El fracaso de El Señor de los Anillos

A mediados del siglo XX, varios miembros del club Inklings para escritores aficionados se encontraban reunidos en casa de C. S. Lewis para revisar el último capítulo de El Señor de los Anillos. A medida que uno de los invitados, J. R. R.  Tolkien, avanzaba en la lectura, se iba dando cuenta de que sus amigos no demostraban demasiado entusiasmo por su obra. El colmo llegó cuando H. V. D. Dyson, que llevaba un par de horas repantigado en un sofá, dejó escapar un bufido y dijo:


-¡Oh, no! ¡Otro elfo no!


Aquella fue la última vez que John Ronald Reuel Tolkien leyó fragmentos de su obra para el Club Inklings.


Como habéis podido comprobar, los amigos íntimos del autor no demostraban un excesivo entusiasmo por El Señor de los Anillos. ¿Cómo reaccionaron pues los críticos literarios cuando el libro llegó por primera vez a las estanterías? Fácil: no gustó a nadie. La narración fue tildada de “arrogante” y de “amenaza para la literatura” por el The New York Times. Otro crítico del The New Republic se quejaba de que los personajes eran “sosos, anémicos y sin fibra”, señal de que en la época aún no se habían inventado los All-Bran. Para muchos, el mero hecho de que Tolkien escribiera ficción era ofensivo, pues él era lingüista, no novelista profesional; se esperaba de él que escribiera acerca de la materia que dominaba y se dejase de tonterías y cuentos de hadas. El libro no se vendió nada bien y fue retirado rápidamente de las estanterías. La puntilla la dio nada menos que Isaac Asimov, quien rechazó el mensaje ecologista de Tolkien argumentando que “el progreso tampoco está tan mal”. En resumen, El Señor de los Anillos fue un fracaso literario. Al menos, en sus comienzos.

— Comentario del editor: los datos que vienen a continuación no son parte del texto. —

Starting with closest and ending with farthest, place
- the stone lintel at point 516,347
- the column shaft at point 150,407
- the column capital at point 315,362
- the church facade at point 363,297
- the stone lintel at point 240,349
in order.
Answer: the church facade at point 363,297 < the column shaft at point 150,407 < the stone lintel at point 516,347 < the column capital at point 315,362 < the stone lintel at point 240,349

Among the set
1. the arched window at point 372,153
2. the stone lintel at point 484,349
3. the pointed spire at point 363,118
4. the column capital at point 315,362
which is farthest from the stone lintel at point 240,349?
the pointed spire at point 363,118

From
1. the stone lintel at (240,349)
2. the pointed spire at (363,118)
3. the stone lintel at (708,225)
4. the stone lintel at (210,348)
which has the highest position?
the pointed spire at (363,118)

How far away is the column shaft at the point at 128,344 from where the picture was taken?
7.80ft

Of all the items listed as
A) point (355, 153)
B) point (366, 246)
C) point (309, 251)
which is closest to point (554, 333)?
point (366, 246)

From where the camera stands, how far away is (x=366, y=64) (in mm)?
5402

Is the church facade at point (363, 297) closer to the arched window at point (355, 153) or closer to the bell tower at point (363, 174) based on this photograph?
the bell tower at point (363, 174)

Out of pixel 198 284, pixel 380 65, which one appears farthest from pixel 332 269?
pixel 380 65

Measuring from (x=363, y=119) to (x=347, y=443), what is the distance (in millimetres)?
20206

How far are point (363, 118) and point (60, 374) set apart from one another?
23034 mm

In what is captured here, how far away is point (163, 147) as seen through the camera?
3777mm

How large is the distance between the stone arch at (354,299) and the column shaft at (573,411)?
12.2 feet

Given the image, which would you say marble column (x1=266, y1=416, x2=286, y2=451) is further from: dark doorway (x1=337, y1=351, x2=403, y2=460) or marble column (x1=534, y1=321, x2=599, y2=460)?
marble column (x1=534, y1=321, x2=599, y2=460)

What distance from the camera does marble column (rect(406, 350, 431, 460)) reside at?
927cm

Gran parte de este rechazo generalizado se puede explicar echando un vistazo al proceso de creación de la novela. Ya he dicho que Tolkien no era novelista, y por tanto pasaba olímpicamente de los tradicionales procesos de escritura que los profesionales normalmente usan. Esto es, cuando empezó a escribir no tenía ni la menor idea de cómo iba a terminar la historia. Alternaba rachas de creatividad con largos períodos de barbecho en los que se dedicaba a hacer otras cosas más importantes, como por ejemplo luchar en la guerra. La propia historia no significaba para el autor nada más que un trasfondo para el lenguaje élfico y enano que había creado. Así es: Tolkien creó tres lenguajes plenamente funcionales, y luego escribió la historia para completarlos y, qué diablos, para divertirse. Él mismo afirmó que escribió El Señor de los Anillos únicamente para su disfrute personal y respondió a las críticas con estas palabras: “considero perfectamente normal que determinados críticos consideren mi libro despreciable, pues yo seguramente opine lo mismo de las obras que ellos prefieren”. A J. R. R. Tolkien el fracaso de su libro le chupaba un pie, y todo parecía indicar que las aventuras de Frodo Bolsón iban a pasar por las librerías sin pena ni gloria.


Entonces llegaron los años 60, y con ellos el movimiento Hippy. La guerra de Vietnam, el auge de las ideas ecologistas y las protestas contra el gobierno de Nixon se unieron para reflotar la Tierra Media. En los túneles del Metro se podían leer pintadas que rezaban “Frodo Vive”, y varias imprentas clandestinas empezaron a hacer circular copias ilegales de El Señor de los Anillos que muchos compraron para "dar por saco al sistema". Como “el sistema” era Tolkien, quien no estaba contento con que la gente obtuviese beneficios a costa de su trabajo, la novela se reeditó. Y se vendió. Vaya si se vendió.


Termino esta lección de historia con dos reflexiones. Primera: la próxima vez que leas un libro o juegues a un videojuego con elfos, enanos y orcos de por medio, agradéceselo a los hippies. Y segunda: si quieres que te llamen “el nuevo Tolkien”, más te vale hacerte lingüista, crear varios lenguajes completos de la nada y luchar en dos guerras mundiales (y a pesar de ello seguir creyendo en el bien y el mal). Más te vale prepararte para el fracaso, el rechazo general y las burlas de todos. Incluidos tus mejores amigos.